Люсе и Шурке ролей не досталось, но Олег сказал, что у Люси и так много забот: объявлять все номера концерта и заведовать театральным имуществом. А Шурке придется отвечать за звуковое оформление. Во время схватки со шпионом он должен уронить груду ящиков — это будет изображать разрыв гранаты. А в самом конце спектакля Шурка включит патефон с пластинкой «Торжественный марш»…
— Если не уронит ящики на патефон или не сядет на пластинку, — заметил Мишка. Олег его одернул и сообщил, что на Шурку он надеется: робингуд Ревский за последнее время заметно подтянулся…

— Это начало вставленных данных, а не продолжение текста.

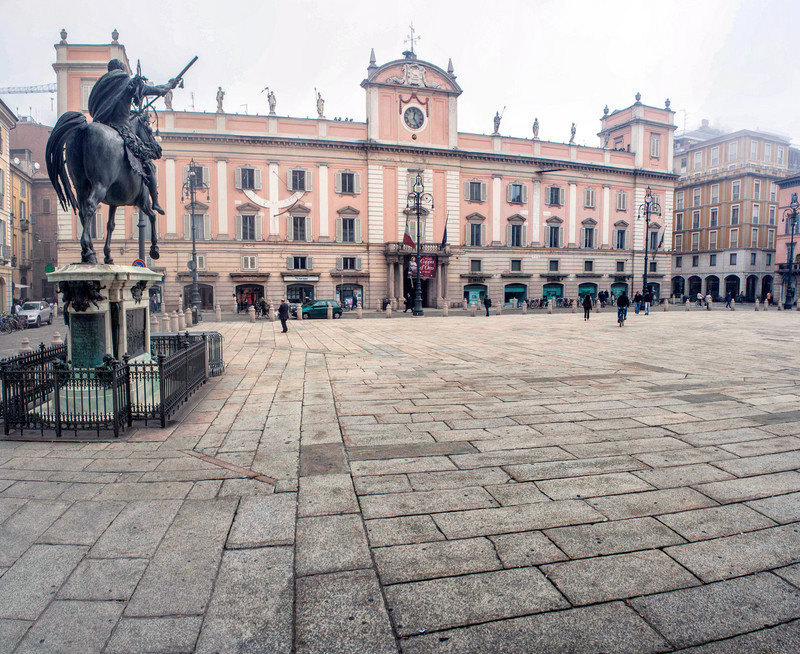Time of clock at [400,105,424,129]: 12:24
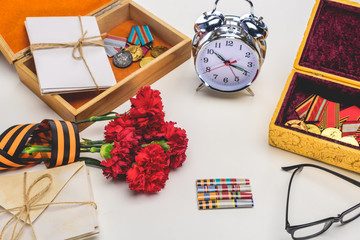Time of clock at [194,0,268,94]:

Репетировать начали тут же, на веранде. Слова запомнили быстро, их не так уж много было. Главное — не в словах, а в той сцене, когда мальчишки дерутся со шпионом, выхватывают у него пистолет, а он швыряет в них гранату. Нужно было отработать все приемы.

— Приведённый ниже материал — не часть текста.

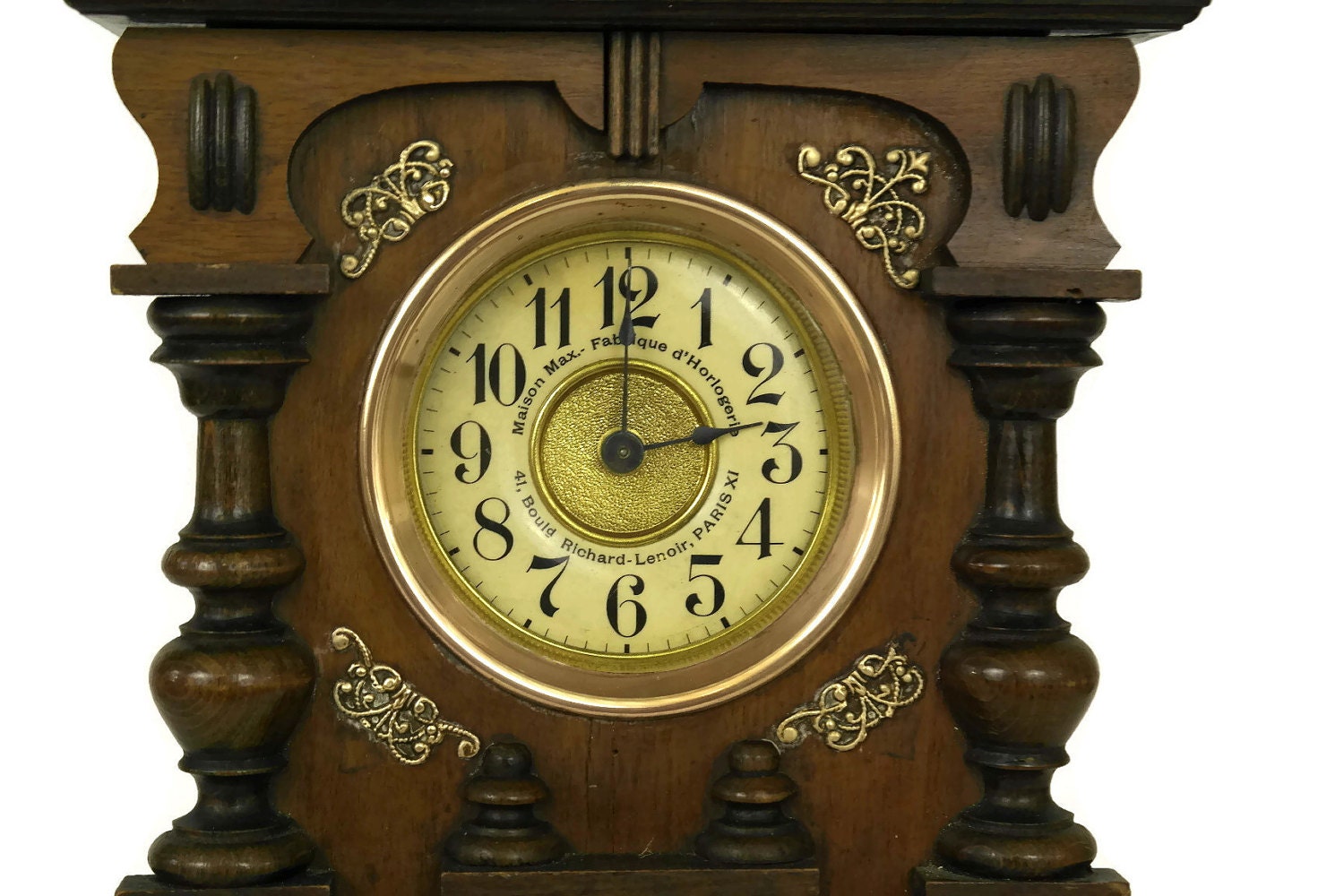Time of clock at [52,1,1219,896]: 12:12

Отрабатывали два часа подряд. Мама Олега выглядывала из-за двери и покачивала головой. Люся держала наготове медную крышку от самовара: чтобы прикладывать к шишкам и синякам. Дважды она мазала йодом на актерах нешуточные ссадины… Шурка изображал гранатные взрывы — вдохновенно швырял на пол фанерный лист.
Рафик наконец сказал:
— Ты поосторожней с фанерой-то. Мне на ней афишу рисовать.
Афишу Рафик лихо намалевал масляными красками: белой, красной и синей. Она сообщала, что 20 июля 1948 года в саду на Ямской улице тимуровский отряд «Красные робингуды» даст для местных жителей пионерский концерт.

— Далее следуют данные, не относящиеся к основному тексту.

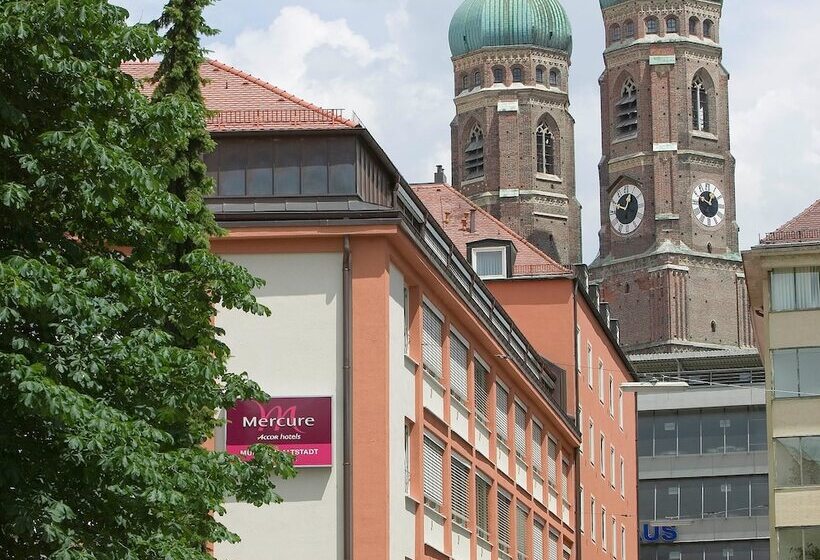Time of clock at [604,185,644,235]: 12:48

Лучше всего на афише получился клоун: с белой смеющейся рожей, с красными волосами, в клетчатых штанах и громадных ботинках. В программе концерта никакого клоуна не было, и Шурка робко заметил, что получается обман. Олег возразил:
— Клоун просто означает, что концерт будет веселый.
И все согласились.
Но, по правде говоря, веселья в концерте не ожидалось. Схватка со шпионом — дело опасное, что же тут смешного? Остальные номера тоже серьезные. Музыка «Раскинулось море широко», Витькины песни про пограничника и крейсер «Варяг», стихи про юного героя Ваню Андрианова, которые взялась прочитать Люся. Шурка тоже вызвался читать героические стихи — про Севастопольский камень. И, надо сказать, читал неплохо. Может, слишком тонким голосом, но с выражением.
Но лучше всех декламировал, конечно, Олег:
По синим волнам океана,
Лишь звезды блеснут в небесах,
Корабль одинокий несется,
Несется на всех парусах.
Не гнутся высокие мачты,
На них флюгера не шумят,
И молча в открытые люки
Чугунные пушки глядят.
Олег читал эти стихи каждый раз в конце репетиции. Робингуды рассаживались по углам пустой веранды, Олег выходил на середину, секунды две стоял молча, потом откидывал волосы, смотрел поверх голов и говорил первую строчку негромко, задумчиво, будто сам с собой разговаривал. Потом голос его звучал крепче, но оставался печальным.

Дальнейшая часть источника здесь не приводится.